* [Given task A]: Using the patch review excerpt, decide whether each statement agrees with it: (i) the spam check marked the message as spam, (ii) the avlprops variable is a hash_map keyed by insn_info pointers, (iii) the code brings in the riscv_vector namespace. Answer yes or no for each and quote the words of the excerpt that settle it.
* [Given task B]: Write the next part of the patch review excerpt, picking up after its final line.

* [Selected extract]:
-=-=-=-=-

X-Spam-Status: No, score=-3.1 required=5.0 tests=BAYES_00,DKIM_SIGNED,DKIM_VALID,DKIM_VALID_AU,DKIM_VALID_EF,FREEMAIL_FROM,RCVD_IN_DNSWL_NONE,SPF_HELO_NONE,SPF_PASS,TXREP autolearn=ham autolearn_force=no version=3.4.6
X-Spam-Checker-Version: SpamAssassin 3.4.6 (2021-04-09) on server2.sourceware.org
List-Id: <gcc-patches.gcc.gnu.org>

> +using namespace rtl_ssa;
> +using namespace riscv_vector;
> +
> +/* The AVL propagation instructions and corresponding preferred AVL.
> +   It will be updated during the analysis.  */
> +static hash_map<insn_info *, rtx> *avlprops;

Maybe put into member data of pass_avlprop?

-=-=-=-=-

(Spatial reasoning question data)
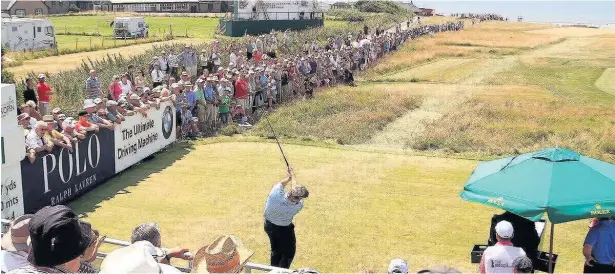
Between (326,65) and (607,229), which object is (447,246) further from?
(326,65)

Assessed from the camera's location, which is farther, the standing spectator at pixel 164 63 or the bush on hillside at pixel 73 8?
the bush on hillside at pixel 73 8

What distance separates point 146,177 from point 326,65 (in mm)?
15331

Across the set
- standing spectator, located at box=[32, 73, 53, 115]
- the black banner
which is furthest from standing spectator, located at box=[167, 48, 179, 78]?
the black banner

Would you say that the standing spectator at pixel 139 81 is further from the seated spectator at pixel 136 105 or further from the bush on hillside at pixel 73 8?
the bush on hillside at pixel 73 8

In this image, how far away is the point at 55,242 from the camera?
15.8 feet

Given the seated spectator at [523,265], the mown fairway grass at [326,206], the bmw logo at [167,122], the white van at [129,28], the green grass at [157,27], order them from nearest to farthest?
the seated spectator at [523,265]
the mown fairway grass at [326,206]
the bmw logo at [167,122]
the white van at [129,28]
the green grass at [157,27]

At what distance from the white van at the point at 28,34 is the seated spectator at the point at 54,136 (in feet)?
109

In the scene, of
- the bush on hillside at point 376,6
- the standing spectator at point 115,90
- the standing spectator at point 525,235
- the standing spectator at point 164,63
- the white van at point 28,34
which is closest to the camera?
the standing spectator at point 525,235

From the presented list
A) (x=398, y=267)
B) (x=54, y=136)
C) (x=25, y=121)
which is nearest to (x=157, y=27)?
(x=25, y=121)

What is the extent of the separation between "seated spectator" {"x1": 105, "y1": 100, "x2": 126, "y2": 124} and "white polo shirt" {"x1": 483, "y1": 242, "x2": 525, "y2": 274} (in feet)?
31.2

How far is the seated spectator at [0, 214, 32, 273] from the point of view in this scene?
Result: 5625 mm

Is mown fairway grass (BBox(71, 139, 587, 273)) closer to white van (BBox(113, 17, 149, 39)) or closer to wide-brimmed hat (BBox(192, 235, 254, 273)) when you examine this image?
wide-brimmed hat (BBox(192, 235, 254, 273))

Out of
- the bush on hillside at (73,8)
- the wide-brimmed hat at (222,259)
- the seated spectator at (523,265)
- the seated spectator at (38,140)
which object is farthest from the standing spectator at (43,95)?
the bush on hillside at (73,8)

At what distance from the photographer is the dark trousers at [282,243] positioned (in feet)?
29.0
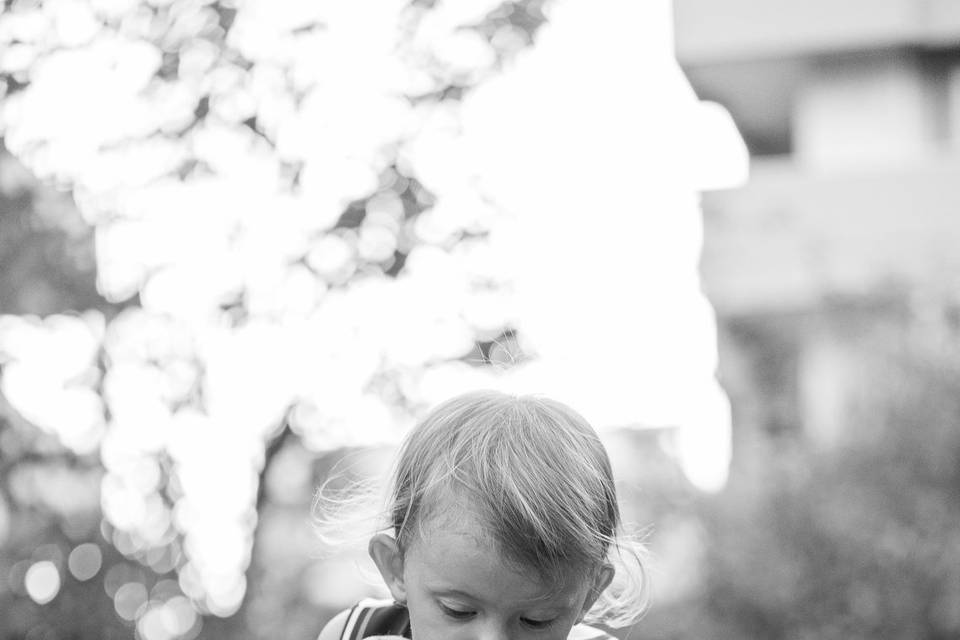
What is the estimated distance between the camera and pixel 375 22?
253 inches

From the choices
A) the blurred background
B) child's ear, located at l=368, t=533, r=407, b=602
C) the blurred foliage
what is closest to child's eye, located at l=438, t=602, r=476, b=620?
child's ear, located at l=368, t=533, r=407, b=602

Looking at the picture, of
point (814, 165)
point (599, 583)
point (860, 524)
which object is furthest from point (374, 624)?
point (814, 165)

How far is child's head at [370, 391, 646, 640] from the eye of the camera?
2188 millimetres

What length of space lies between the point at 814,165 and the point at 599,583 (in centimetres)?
2042

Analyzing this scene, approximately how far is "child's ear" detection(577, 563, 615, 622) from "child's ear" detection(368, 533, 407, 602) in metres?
0.29

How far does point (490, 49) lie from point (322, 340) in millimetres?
1451

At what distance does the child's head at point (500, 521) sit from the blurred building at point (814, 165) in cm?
1477

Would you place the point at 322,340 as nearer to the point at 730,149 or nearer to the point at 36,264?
the point at 36,264

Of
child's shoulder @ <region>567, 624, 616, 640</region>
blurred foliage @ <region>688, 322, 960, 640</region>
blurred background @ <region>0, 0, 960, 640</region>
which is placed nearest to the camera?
child's shoulder @ <region>567, 624, 616, 640</region>

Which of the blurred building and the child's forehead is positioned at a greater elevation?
the child's forehead

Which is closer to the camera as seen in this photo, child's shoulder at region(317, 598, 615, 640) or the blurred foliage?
child's shoulder at region(317, 598, 615, 640)

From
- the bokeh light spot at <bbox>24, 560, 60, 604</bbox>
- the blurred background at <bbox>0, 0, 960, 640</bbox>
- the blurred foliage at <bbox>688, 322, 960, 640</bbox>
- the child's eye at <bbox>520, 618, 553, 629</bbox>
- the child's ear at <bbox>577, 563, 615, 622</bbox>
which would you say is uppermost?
the child's eye at <bbox>520, 618, 553, 629</bbox>

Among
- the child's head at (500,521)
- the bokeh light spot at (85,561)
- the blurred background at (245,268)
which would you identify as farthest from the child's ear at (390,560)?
the bokeh light spot at (85,561)

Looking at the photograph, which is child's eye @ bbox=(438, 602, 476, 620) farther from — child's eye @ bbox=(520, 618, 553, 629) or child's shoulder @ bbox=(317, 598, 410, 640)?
child's shoulder @ bbox=(317, 598, 410, 640)
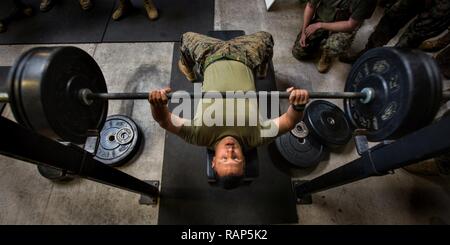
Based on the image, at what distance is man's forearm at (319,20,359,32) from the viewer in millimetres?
2129

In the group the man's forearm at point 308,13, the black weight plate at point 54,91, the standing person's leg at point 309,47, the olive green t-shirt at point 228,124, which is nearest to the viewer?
the black weight plate at point 54,91

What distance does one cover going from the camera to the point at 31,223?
2.01 m

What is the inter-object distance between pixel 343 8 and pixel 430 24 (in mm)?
736

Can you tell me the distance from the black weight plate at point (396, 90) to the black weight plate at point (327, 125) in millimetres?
634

-=-=-=-=-

* [Exercise answer A]:
(i) No: "X-Spam-Status: No, score=-3.1 required=5.0"
(ii) Yes: "static hash_map<insn_info *, rtx> *avlprops;"
(iii) Yes: "using namespace riscv_vector;"

* [Exercise answer B]:
> +
> +const pass_data pass_data_avlprop = {
> +  RTL_PASS,     /* type */
> +  "avlprop",    /* name */
> +  OPTGROUP_NONE, /* optinfo_flags */
> +  TV_NONE,      /* tv_id */
> +  0,            /* properties_required */
> +  0,            /* properties_provided */
> +  0,            /* properties_destroyed */
> +  0,            /* todo_flags_start */
> +  0,            /* todo_flags_finish */
> +};
> +
> +class pass_avlprop : public rtl_opt_pass
> +{
> +public:
> +  pass_avlprop (gcc::context *ctxt) : rtl_opt_pass (pass_data_avlprop, ctxt) {}
> +
> +  /* opt_pass methods: */
> +  virtual bool gate (function *) final override
> +  {
> +    return TARGET_VECTOR && optimize > 0;
> +  }
> +  virtual unsigned int execute (function *) final override;
> +}; // class pass_avlprop
> +
> +static void
> +avlprop_init (void)

Maybe put into member function of pass_avlprop?

> +{
> +  calculate_dominance_info (CDI_DOMINATORS);
> +  df_analyze ();
> +  crtl->ssa = new function_info (cfun);

And take function * from incomping parameter of execute

> +  avlprops = new hash_map<insn_info *, rtx>;
> +}
> +
> +static void
> +avlprop_done (void)
> +{
> +  free_dominance_info (CDI_DOMINATORS);
> +  if (crtl->ssa->perform_pending_updates ())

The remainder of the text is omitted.